You could make the 3D histogram a lot lower resolution and have (for example) just 16 bins per color channel. It is much more likely that bins will have a statistically meaningful population count this way. This should give you a starting point to find a mean for a local population of pixels in that bin. If each bin had a count and a {R,G,B} sum, then you could quickly find the mean color for pixels in that bin once you had identified the most popular bins.

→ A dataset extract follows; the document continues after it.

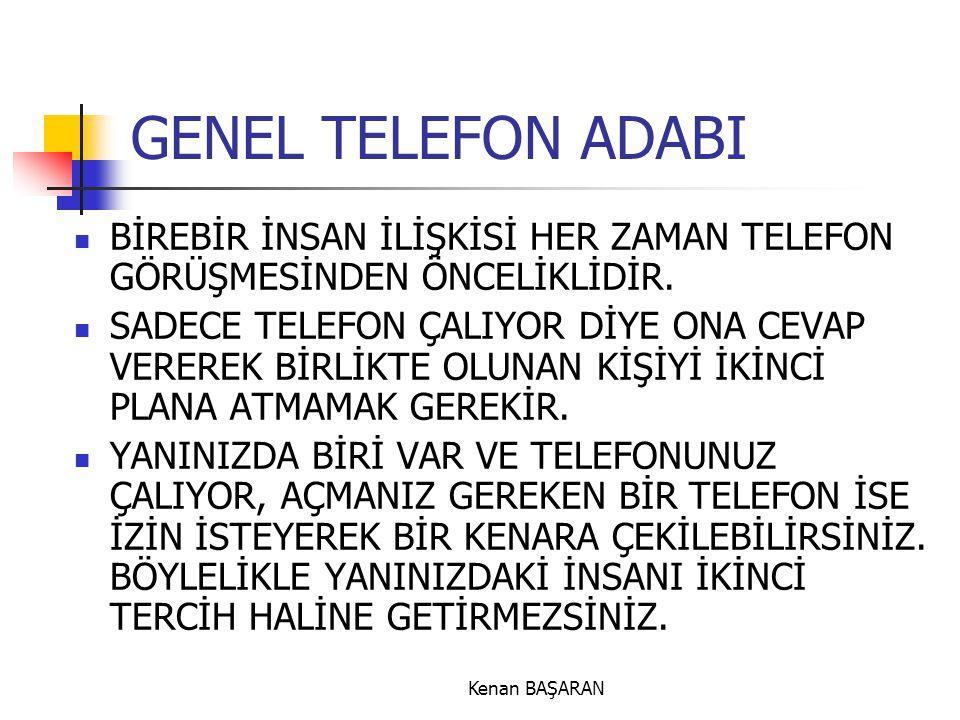 GENEL TELEFON ADABI BİREBİR İNSAN İLİŞKİSİ HER ZAMAN TELEFON GÖRÜŞMESİNDEN ÖNCELİKLİDİR.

This method is still subject to some influence from the histogram grid. You will be more likely to identify colors in the middle of a grid cell than at the edges. Populations may span multiple grid cells. Something like kmeans might be another method.
If you just want predominant hue, then conversion to a color space like HSV followed by a histogram of hue would work.
I'm not aware of any filters in vImage, CI or MetalPerformanceShaders to do these things for you. You can certainly write code in either the CPU or Metal to do it without a lot of trouble.